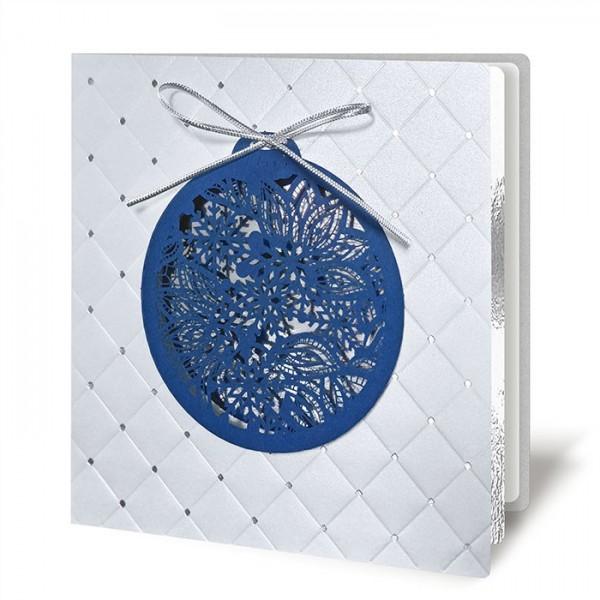Kreative Weihnachtskarte 63025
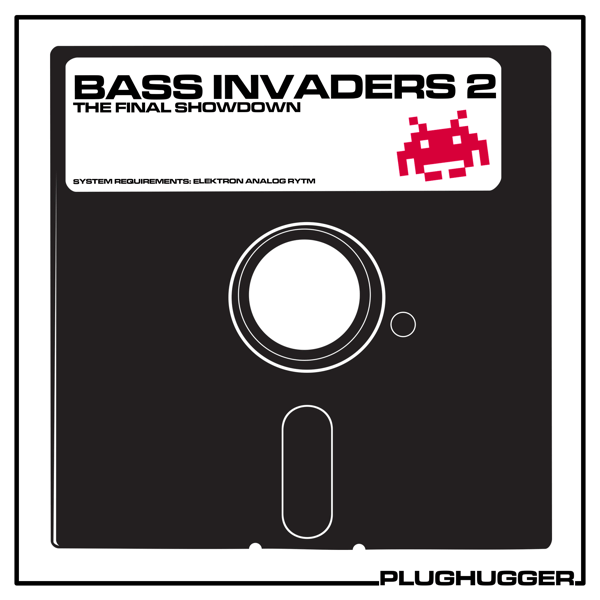 Plughugger Bass Invaders 2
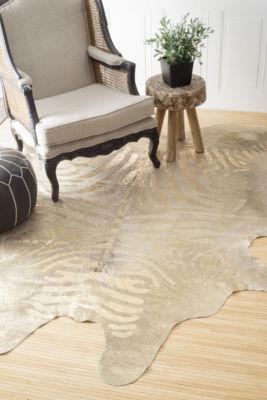 nuLoom Goldie Cowhide Hand Tufted Handmade Area Rug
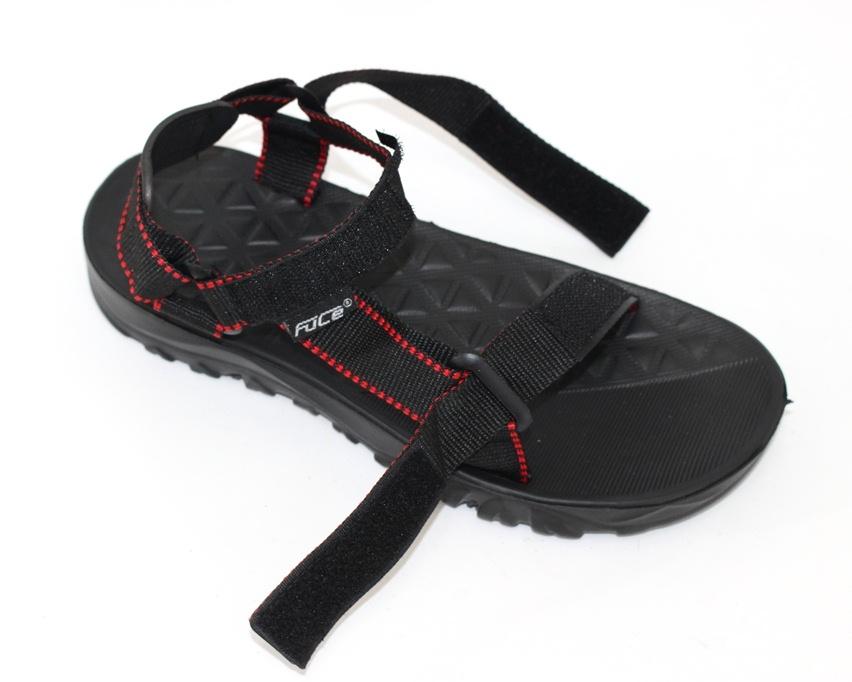 распродажа летней обуви, купить мужские  сандали, мужские сандалии,  кожаные сандалии Украина 8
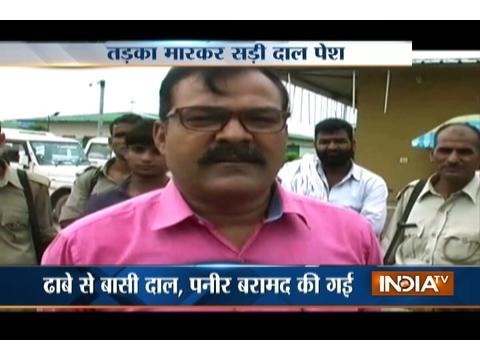 Food department officials raid at Yamuna Expressway resturant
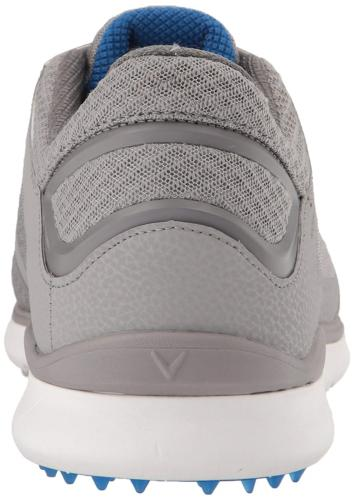 Callaway Highland Shoe, Grey/Blue, M US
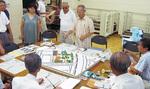 防災機能を持った公園整備に向けたワークショップ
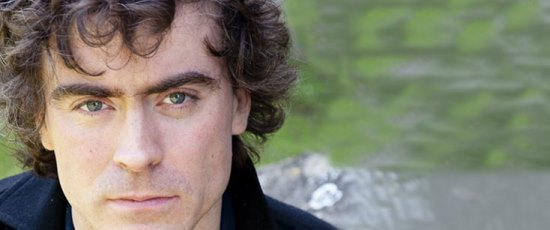 Pianist Paul Lewis brings Beethoven's 'Emperor' Concerto to Orchestra Hall for performances with the Chicago Symphony.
****
**PROBLEM:** Could the stretch from the line with "Plughugger Bass Invaders 2" through the line with "Food department officials" in the listing above be restated word for word, minus the pictures?

**WRITTEN SOLUTION:**
 Plughugger Bass Invaders 2
 nuLoom Goldie Cowhide Hand Tufted Handmade Area Rug
 распродажа летней обуви, купить мужские  сандали, мужские сандалии,  кожаные сандалии Украина 8
 Food department officials raid at Yamuna Expressway resturant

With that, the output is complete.